■ Task prompt
Reproduce verbatim the lines of the material starting at the line that contains "Considering this visual, of" and ending with the final line of the material, including both.

Dataset records:
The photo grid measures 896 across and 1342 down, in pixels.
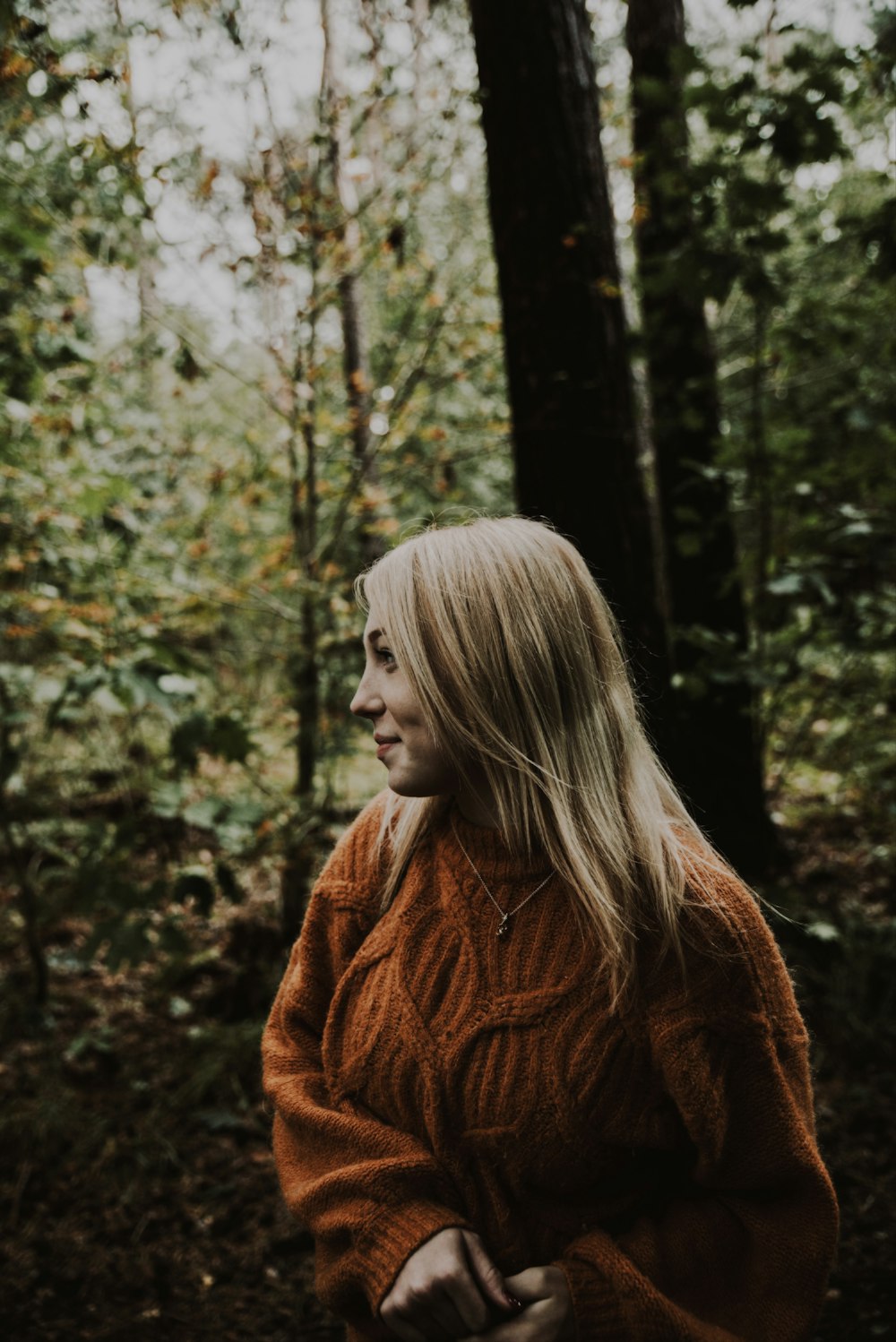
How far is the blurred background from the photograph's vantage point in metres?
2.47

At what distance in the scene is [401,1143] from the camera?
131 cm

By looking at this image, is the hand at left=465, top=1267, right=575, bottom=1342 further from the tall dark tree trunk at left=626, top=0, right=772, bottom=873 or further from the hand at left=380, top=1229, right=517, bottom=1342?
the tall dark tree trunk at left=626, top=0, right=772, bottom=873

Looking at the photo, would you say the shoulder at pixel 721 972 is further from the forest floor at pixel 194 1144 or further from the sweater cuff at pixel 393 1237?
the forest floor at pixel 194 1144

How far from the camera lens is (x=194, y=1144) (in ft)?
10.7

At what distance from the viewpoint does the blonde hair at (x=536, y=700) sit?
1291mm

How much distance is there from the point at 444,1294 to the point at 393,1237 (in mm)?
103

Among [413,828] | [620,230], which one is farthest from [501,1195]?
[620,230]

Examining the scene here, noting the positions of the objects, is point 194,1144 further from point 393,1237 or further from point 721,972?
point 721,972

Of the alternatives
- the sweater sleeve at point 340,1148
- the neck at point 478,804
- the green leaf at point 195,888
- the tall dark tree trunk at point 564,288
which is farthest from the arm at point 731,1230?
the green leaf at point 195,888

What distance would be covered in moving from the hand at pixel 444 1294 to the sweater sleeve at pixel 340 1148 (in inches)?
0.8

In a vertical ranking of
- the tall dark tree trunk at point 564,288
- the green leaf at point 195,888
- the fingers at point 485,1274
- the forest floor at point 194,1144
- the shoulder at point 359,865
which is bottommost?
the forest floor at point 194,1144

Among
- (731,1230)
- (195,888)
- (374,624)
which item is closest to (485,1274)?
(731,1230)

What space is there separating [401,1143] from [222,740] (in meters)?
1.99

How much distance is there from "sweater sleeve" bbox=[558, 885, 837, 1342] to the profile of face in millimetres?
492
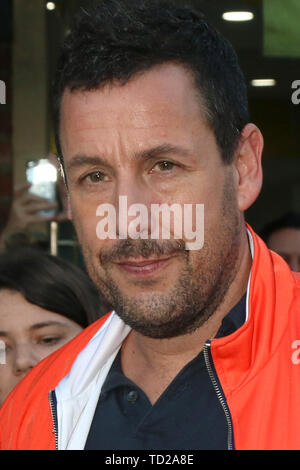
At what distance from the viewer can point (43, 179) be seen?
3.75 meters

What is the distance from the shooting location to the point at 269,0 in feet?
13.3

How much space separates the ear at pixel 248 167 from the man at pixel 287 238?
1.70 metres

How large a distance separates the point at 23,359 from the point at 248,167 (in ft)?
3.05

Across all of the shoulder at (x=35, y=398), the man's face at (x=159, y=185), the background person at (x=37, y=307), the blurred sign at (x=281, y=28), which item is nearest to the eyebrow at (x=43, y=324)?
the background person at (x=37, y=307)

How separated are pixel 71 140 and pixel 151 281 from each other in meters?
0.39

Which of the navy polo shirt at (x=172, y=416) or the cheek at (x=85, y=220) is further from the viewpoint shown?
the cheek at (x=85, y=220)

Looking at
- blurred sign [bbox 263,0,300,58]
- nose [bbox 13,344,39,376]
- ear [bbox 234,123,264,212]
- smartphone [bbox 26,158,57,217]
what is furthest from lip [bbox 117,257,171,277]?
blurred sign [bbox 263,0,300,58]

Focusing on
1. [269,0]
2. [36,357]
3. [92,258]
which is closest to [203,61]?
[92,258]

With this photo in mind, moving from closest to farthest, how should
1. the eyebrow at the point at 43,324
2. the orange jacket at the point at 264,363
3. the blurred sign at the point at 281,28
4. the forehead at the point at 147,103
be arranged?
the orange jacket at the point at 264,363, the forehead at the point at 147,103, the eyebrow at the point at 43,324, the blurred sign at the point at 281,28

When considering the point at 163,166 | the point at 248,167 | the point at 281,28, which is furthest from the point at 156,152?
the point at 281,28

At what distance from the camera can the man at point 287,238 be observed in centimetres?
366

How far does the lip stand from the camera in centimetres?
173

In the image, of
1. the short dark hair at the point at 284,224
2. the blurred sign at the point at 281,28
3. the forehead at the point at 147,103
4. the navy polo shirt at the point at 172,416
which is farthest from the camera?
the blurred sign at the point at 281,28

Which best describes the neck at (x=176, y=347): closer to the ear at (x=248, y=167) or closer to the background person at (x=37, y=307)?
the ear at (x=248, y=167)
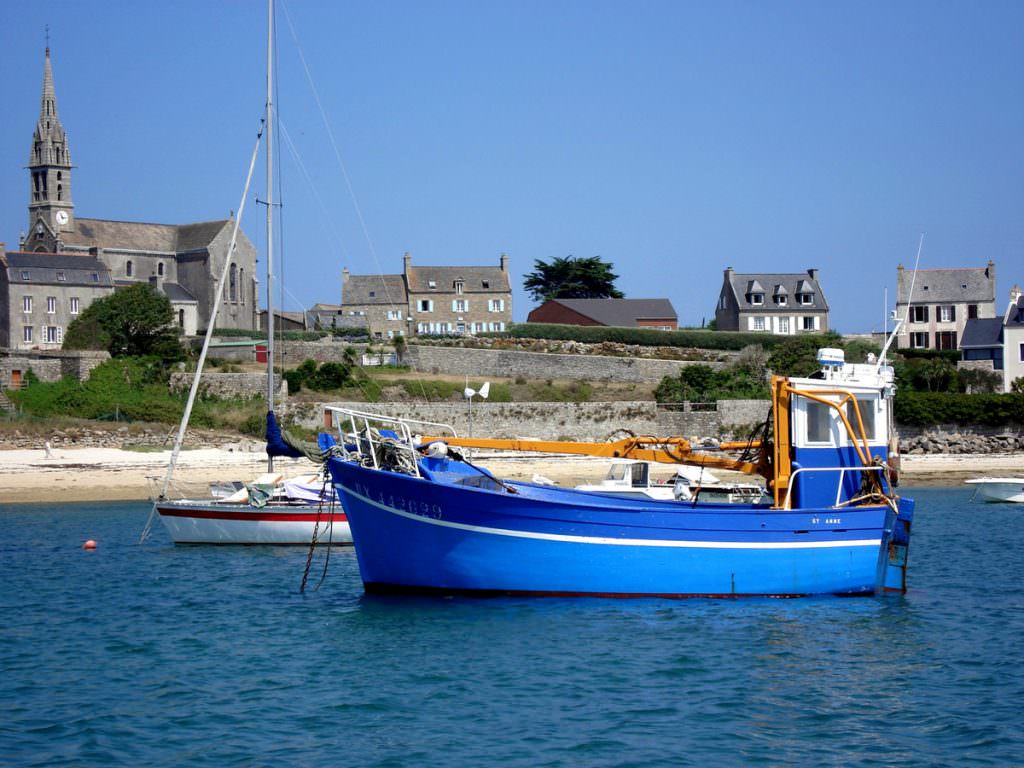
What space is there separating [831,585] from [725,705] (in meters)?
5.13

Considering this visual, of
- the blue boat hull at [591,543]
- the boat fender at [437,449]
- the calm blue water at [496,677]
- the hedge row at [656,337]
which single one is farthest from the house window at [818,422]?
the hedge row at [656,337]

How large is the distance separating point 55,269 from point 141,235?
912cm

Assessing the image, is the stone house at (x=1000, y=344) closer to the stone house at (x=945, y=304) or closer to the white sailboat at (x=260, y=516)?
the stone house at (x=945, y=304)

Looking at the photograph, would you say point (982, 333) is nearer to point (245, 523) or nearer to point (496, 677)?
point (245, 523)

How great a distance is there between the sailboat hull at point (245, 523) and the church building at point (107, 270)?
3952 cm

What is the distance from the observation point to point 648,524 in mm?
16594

■ Written answer
Considering this visual, of
- the blue boat hull at [591,543]
- the boat fender at [437,449]
- the calm blue water at [496,677]
- the hedge row at [656,337]
which single one is farthest from the house window at [818,422]?
the hedge row at [656,337]

How large is the distance separating point 55,269 from point 141,235?
912cm

Assessing the image, is the stone house at (x=1000, y=344) closer to the stone house at (x=945, y=304) or closer to the white sailboat at (x=260, y=516)?
the stone house at (x=945, y=304)

Looking at the photograph, would you say point (982, 333) is nearer to point (245, 523) or nearer to point (496, 677)?
point (245, 523)

How great a distance is there between the sailboat hull at point (245, 523) and the church building at point (107, 270)?
3952 cm

What is the distance from the observation point to point 648,524 in mm?
16594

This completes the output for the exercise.